Continue the biographical entry on the Swiss botanist Gaspard Bauhin from the point where it stops.

Selected excerpt:

========================================

|Born||17 January 1560|
|Died||5 December 1624 (aged 64)|
|Other names||Caspar Bauhin; Casparus Bauhinus|
|Alma mater||University of Basel (M.D., 1581)|
|Notable students||Emmanuel Stupanus|
Gaspard Bauhin or Caspar Bauhin (Latin: Casparus Bauhinus; 17 January 1560 - 5 December 1624), was a Swiss botanist whose Pinax theatri botanici (1623) described thousands of plants and classified them in a manner that draws comparisons to the later binomial nomenclature of Linnaeus. He was a disciple of the famous Italian physician Girolamo Mercuriale and he also worked on human anatomical nomenclature.

========================================

Scene geometry reasoning data
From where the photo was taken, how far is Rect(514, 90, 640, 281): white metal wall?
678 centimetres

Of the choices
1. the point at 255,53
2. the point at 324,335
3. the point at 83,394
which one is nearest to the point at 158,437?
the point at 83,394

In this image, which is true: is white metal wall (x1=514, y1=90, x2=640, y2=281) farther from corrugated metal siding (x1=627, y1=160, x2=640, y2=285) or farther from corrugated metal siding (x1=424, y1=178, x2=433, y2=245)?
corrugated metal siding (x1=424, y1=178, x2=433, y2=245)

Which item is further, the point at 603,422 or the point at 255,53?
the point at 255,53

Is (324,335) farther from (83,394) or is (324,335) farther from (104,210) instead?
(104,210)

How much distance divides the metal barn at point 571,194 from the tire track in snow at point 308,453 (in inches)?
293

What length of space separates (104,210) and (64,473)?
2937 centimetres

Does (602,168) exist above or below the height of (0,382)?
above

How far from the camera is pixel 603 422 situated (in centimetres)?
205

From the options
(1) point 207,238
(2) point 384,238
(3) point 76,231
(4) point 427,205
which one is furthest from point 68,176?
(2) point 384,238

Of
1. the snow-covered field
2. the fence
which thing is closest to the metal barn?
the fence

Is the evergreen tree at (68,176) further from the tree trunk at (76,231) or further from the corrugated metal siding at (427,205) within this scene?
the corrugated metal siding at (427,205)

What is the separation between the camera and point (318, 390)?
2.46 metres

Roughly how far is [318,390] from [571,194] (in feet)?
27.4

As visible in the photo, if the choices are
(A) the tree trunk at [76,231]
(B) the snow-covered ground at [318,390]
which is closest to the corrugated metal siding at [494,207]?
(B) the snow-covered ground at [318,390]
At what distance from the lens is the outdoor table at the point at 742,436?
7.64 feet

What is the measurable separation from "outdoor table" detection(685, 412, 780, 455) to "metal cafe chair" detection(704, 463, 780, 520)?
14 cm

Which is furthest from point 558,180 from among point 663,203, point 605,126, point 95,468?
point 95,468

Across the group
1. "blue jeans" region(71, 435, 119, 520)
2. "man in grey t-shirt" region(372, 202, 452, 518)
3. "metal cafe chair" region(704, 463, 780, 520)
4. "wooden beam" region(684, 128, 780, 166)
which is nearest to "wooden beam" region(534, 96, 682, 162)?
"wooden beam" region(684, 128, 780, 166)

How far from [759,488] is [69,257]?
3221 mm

========================================

Result of this task:
Jean and Gaspard were the sons of Jean Bauhin (1511-1582), a French physician who had to leave his native country on becoming a convert to Protestantism. Gaspard was born in Basel. From 1572 he studied in his hometown, Padua, Bologna, Montpellier, Paris and Tübingen. He was awarded his medical doctorate at the University of Basel in 1581, and gave private lectures in botany and anatomy. In 1581 he obtained a doctorate in medicine from the University of Basel and was in 1582 appointed to the Greek professorship at the same university, as well as in 1588 to the chair of anatomy and botany. He was later made city physician, professor of the practice of medicine, rector of the university, and dean of his faculty. He was rector of the university of Basel in 1592, then again in 1611 and 1619; during the second rectorate the university tried in vain to win back from the city council the freedoms of 1460, which were lost in 1532.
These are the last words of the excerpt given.